The Wikipedia entry for Frank Proffitt lists his occupations as "farmer, cultural guardian, infrequent songwriter."

I think I need to update my CV to include adjectives, like imaginary tough guy, inveterate underachiever.

fish said...

The Huffington Trio

Substance McGravitas said...

Well done.

J Neo Marvin said...

In a further twist, Guard was eventually replaced by an actual songwriter, John Stewart, who among other things wrote "Daydream Believer" for the Monkees.

Having had nonstop injections of Kingston Trio records from birth, I have a lingering affection for this stuff, corny as it may be.

Big Bad Bald Bastard said...

Wow, "Tom Dooley" is from way back, like just after the Civil War, if I remember right.

As far as I know, it's about a married guy who contracted an STD from his mistress and kills her in a fit of rage.

Having had nonstop injections of Kingston Trio records from birth, I have a lingering affection for this stuff, corny as it may be.

Me too, and I love The Merry Minuet.

El Manquécito said...

Despite having been subjected to endless KT in my youth I can't stand them though I did like the late John Stewart, like Neo sez a real songwriter and a funny guy.

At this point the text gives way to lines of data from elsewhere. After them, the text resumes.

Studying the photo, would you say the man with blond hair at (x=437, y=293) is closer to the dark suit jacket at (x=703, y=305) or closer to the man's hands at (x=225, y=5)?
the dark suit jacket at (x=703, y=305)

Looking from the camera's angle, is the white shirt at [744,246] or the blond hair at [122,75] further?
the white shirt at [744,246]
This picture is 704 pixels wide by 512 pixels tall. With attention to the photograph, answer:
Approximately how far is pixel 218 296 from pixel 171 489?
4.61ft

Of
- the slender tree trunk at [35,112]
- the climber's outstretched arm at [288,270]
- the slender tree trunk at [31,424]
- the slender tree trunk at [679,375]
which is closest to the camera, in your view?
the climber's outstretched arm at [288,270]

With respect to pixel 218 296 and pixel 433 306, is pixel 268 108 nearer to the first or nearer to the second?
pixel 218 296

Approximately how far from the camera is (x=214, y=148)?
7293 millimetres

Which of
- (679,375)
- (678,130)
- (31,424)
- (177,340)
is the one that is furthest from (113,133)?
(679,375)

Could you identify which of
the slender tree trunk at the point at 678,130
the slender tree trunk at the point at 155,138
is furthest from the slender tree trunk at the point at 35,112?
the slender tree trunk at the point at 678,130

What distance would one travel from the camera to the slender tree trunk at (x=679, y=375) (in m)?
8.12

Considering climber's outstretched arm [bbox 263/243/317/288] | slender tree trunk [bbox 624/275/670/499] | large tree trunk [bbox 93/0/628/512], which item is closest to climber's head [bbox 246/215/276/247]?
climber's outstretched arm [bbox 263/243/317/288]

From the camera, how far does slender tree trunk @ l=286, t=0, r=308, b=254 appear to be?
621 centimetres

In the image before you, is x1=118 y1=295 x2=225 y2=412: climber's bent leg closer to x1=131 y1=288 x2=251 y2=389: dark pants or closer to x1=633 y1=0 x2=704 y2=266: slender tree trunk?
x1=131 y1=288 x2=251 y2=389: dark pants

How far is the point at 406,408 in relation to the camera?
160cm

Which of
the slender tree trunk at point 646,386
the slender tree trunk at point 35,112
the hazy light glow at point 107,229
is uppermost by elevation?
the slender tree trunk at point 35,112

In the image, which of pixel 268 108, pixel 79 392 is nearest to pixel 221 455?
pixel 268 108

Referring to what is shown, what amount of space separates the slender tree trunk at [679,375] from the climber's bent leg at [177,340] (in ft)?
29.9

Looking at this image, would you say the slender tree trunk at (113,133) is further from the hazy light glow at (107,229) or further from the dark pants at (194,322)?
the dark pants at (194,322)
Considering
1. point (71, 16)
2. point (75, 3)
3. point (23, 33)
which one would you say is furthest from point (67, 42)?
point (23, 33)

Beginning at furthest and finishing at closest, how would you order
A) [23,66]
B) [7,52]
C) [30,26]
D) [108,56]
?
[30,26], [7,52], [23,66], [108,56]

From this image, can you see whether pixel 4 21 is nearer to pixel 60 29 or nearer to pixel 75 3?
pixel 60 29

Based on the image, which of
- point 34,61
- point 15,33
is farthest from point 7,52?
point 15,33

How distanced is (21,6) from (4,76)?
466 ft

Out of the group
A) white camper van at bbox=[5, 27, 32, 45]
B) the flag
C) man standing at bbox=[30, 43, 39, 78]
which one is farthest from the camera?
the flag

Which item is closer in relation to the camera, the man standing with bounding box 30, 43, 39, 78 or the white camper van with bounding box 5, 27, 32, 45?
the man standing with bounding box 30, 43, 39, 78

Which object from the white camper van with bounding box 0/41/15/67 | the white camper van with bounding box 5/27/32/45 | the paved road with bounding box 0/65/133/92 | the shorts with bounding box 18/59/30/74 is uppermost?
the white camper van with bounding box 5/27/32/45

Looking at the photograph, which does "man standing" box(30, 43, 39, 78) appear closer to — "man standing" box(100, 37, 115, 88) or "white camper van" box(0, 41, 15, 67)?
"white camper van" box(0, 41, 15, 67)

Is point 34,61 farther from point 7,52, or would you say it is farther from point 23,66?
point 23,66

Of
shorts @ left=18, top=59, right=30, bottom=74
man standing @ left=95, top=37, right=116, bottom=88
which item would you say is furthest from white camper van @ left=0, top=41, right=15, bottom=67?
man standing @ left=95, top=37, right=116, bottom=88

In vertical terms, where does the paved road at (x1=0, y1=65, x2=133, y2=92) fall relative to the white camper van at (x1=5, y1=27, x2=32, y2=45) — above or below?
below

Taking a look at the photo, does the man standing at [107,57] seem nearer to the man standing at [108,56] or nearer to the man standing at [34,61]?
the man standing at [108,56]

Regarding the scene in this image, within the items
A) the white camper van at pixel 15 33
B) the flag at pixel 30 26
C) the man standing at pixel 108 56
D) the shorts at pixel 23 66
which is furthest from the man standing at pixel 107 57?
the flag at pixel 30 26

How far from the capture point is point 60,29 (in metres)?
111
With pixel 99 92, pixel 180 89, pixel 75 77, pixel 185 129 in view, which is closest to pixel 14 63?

Substance McGravitas said...

When someone says "The Kingston Trio" I hear The Folksmen instead.

J Neo Marvin said...

The Folksmen were to the Kingston Trio what the Rutles were to the Beatles, so that's no surprise.

Dr.BDH said...

But then Dave Guard went to Hawaii and recorded Gabby Pahiunui and brought real Hawaiian slack key music to the world.

http://www.discogs.com/Gabby-Pahinui-Pure-Gabby/release/2186773

So there's that.

Substance McGravitas said...

I got some Gabby! Fine stuff.

Anonymous said...

"The Kingston Trio were not the first recording artists to claim copyrights to material which was assumed to be in the public domain. In the 1920s, Carson Robison, the Carter Family, Jimmie Rodgers and others recorded many traditional songs which they or their publishers copyrighted. Leadbelly, Woody Guthrie, and the Weavers did the same in the 1940s and 1950s.

"Similarly, folk song collectors such as John and Alan Lomax routinely copyrighted the songs in their published collections...

"Be that as it may, a protracted legal battle followed the success of the Kingston Trio's recording of "Tom Dooley," no doubt fueled by the tremendous profits the song was generating, which resulted in an out-of-court settlement in 1962 whereby all subsequent royalties that accrued to the song were to go to Ludlow Music who represented the interests of John A. Lomax, Alan Lomax and Frank Warner..."

http://www.kingstontrioplace.com/tdooleydoc.htm

Substance McGravitas said...

Yes, the Kingston Trio were jerks and others were also jerks.